Floating point comparison algorithms

Descriptions of the underlying comparison algorithms used by float_eq.

Absolute tolerance comparison

abs <= tol

A check to see how far apart two expressions are by comparing the absolute difference between them to an absolute tolerance. Mathematically, this is:

|a - b| <= tol

Equivalent to, using f32 as an example:


#![allow(unused)]
fn main() {
fn float_eq_abs(a: f32, b: f32, tol: f32) -> bool {
    // the PartialEq check covers equality of infinities
    a == b || (a - b).abs() <= tol
}
}

This is the simplest method of testing the equality of two floats and may be sufficient if you know the absolute margin of error for your calculation given the values being tested. However, absolute tolerance tests do not work well for general comparison of floating point numbers, because they do not take into account that normal values' granularity changes with their magnitude. Thus any given choice of tol is likely to work for one specific exponent's range and poorly outside of it.

In some circumstances absolute tolerance comparisons are required. If you wish to compare against zero, an infinity, or subnormal values then the assumptions that relative tolerance or ULPs based checks make about how neighbouring values are related to one another break down. Similarly, if the underlying mathematics of your algorithm is numerically unstable, for example if it is prone to catastrophic cancellation, then you may find that you need to reach for an absolute tolerance comparison.

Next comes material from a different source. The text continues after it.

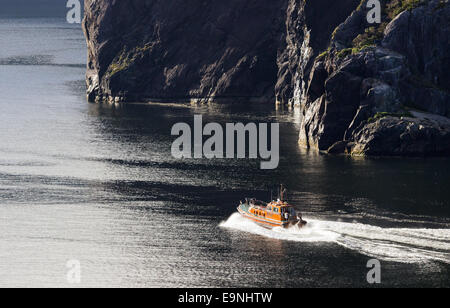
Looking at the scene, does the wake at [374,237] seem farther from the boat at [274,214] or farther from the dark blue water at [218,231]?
the boat at [274,214]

Relative tolerance comparison

r1st <= tol
r2nd <= tol
rmax <= tol
rmin <= tol

A check to see how far apart two expressions are by comparing the absolute difference between them to an tolerance that is scaled to the granularity of one of the inputs. Mathematically, this is:

|a - b| <= func(|a|, |b|) * tol

Equivalent to, using f32 as an example:


#![allow(unused)]
fn main() {
fn float_eq_relative(a: f32, b: f32, tol: f32) -> bool {
    // the PartialEq check covers equality of infinities
    a == b || {
        let chosen = func(a.abs(), b.abs());
        (a - b).abs() <= (chosen * tol)
    }
}
}

Where func is one of:

  • r1st: the first input (a)
  • r2nd: the second input (b)
  • rmax: the larger magnitude (aka rel for legacy reasons)
  • rmin: the smaller magnitude

If you are checking for equality versus an expected normal floating point value then you may wish to calculate the tolerance based on that value and so using r1st or r2nd will allow you to select it. If you are generally testing two normal floating point values then rmax is a good general choice. If either number may also be subnormal or close to zero, then you may need to calculate a tolerance based on an intermediate value for an absolute tolerance check instead.

Choice of tol will depend on the tolerances inherent in the specific mathematical function or algorithm you have implemented. Note that a tolerance of n * EPSILON (e.g. f32::EPSILON) will test that two expressions are within n representable values of another. However, you should be aware that the errors inherent in your inputs and calculations are likely to be much greater than the small rounding errors this form would imply.

Units in the Last Place (ULPs) comparison

ulps <= tol

A check to see how far apart two expressions are by comparing the number of representable values between them. This works by interpreting the bitwise representation of the input values as integers and comparing the absolute difference between those. Equivalent to, using f32 as an example:


#![allow(unused)]
fn main() {
fn float_eq_ulps(a: f32, b: f32, tol: u32) -> bool {
    if a.is_nan() || b.is_nan() {
        false // NaNs are never equal
    } else if a.is_sign_positive() != b.is_sign_positive() {
        a == b // values of different signs are only equal if both are zero.
    } else {
        let a_bits = a.to_bits();
        let b_bits = b.to_bits();
        let max = a_bits.max(b_bits);
        let min = a_bits.min(b_bits);
        (max - min) <= tol
    }
}
}

Thanks to a deliberate quirk in the way the underlying format of IEEE floats was designed, this is a measure of how near two values are that scales with their relative granularity. Note that tol is an unsigned integer, so for example ulps <= 4 means "check that a and b are equal to within a distance of four or less representable values".

ULPs comparisons are very similar to relative tolerance checks, and as such are useful for testing equality of normal floats but not for comparisons with zero or infinity. Additionally, because floats use their most significant bit to indicate their sign, ULPs comparisons are not valid for comparing values with different signs.